I'm a Frustrated Artist. All my life, I always envied my friends / classmates with natural artistic ability. The painters, architects, writers, photographers, cartoonists, etc. who created something from nothing. They created beautiful art.
And, I always wished I could do that.
Blogging Became My Personal Art. Blogging fuels my creativity unlike any other hobby or passion. And, if it weren’t for Steve Jobs’ and Apple’s influence on other companies to make technology easy to use and learn, I probably would have never pursued it.
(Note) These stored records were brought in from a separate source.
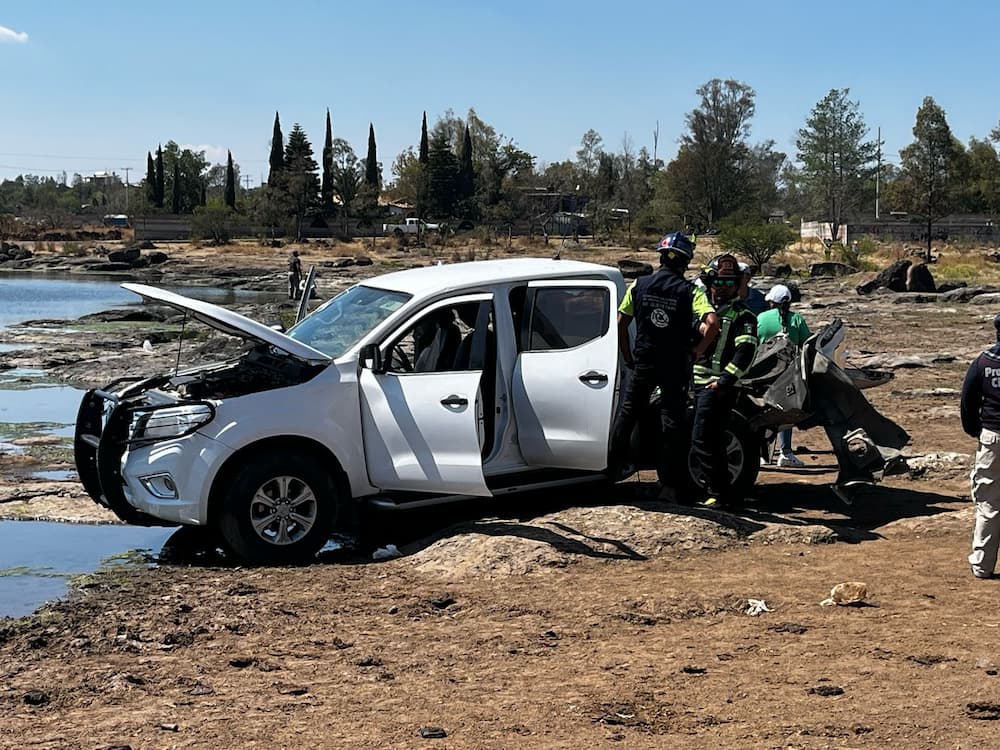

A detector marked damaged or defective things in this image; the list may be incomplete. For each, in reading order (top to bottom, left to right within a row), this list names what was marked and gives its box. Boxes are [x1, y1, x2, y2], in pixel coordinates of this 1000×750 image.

broken windshield [288, 286, 412, 360]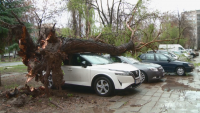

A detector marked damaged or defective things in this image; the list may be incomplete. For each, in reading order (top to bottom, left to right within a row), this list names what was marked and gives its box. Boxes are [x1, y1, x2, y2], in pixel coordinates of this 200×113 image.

damaged parked car [49, 53, 141, 96]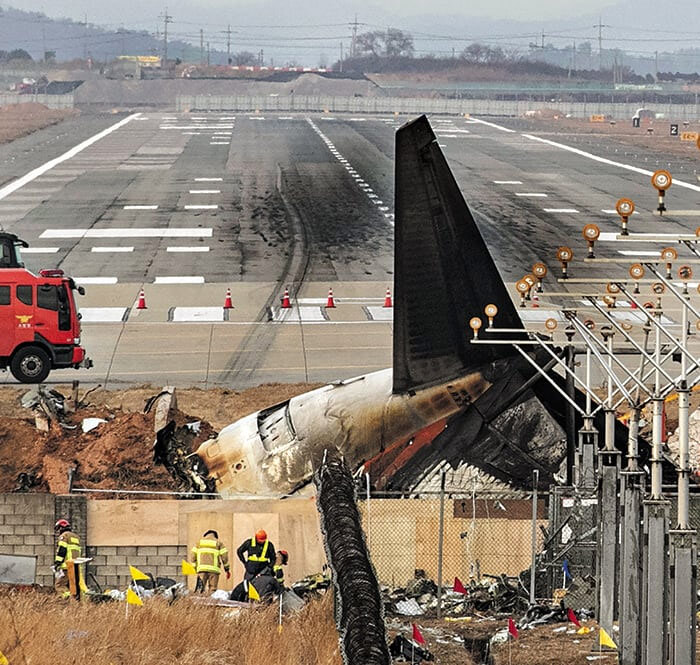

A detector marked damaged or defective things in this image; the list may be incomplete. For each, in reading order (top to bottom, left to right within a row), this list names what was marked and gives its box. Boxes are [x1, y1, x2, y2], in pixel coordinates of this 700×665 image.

burned aircraft tail fin [392, 115, 524, 394]
charred metal debris [314, 454, 392, 664]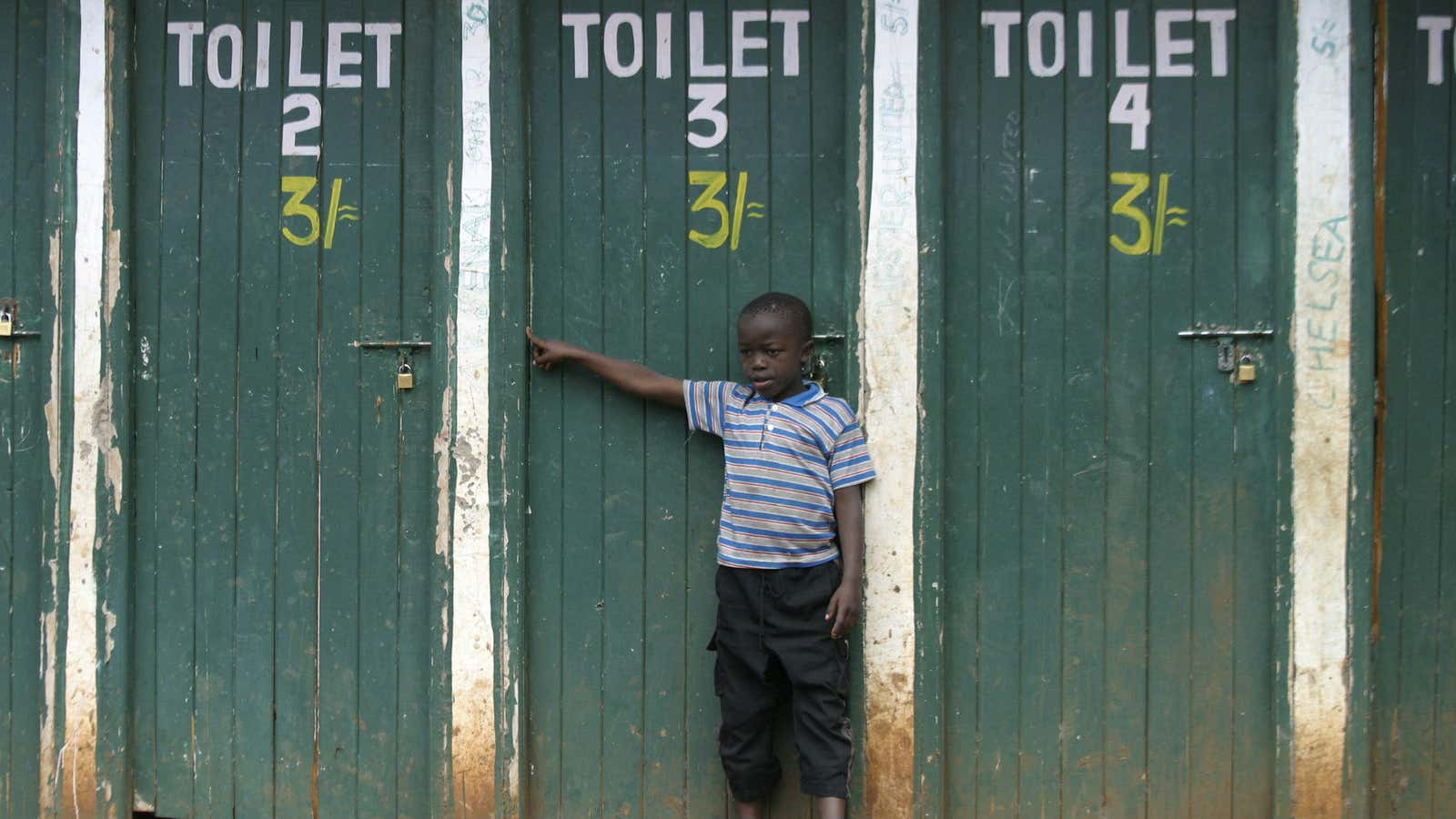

I Wrote This Post With a PC. The computer I’m using to write this post is my personal PC (a laptop from the HP Pavilion line). I’ve used it for the past six (6) years. It runs Windows 7, but it still seems slow (especially when resuming from sleeping). It’s an improvement over Vista, but all the things my wife loves about her MacBook (i.e., instant on, easily connecting to a Wi-Fi network, using a touchpad instead of a mouse) aren’t matched by PCs.
For example, I spent an hour Friday evening finally getting my 10 year-old goddaughter’s new Dell Inspirion laptop to connect to our wireless network. My wife kept telling me to let it go, but I didn’t want to disappoint my goddaughter. She wanted to show me how good she was in navigating the Web (so I kept at it till I finally succeeded).
Maybe It’s Time to Go MacBook Pro. I love and lust for Apple’s products. I swear by my iPod and iPhone. And, my wife swears by her MacBook. My seven-year-old daughter creates her own videos with my wife’s MacBook.
It’s probably because they learned what Macs can do. And, I haven’t. Yet.
Good Luck Mr. Jobs and Get Better Soon.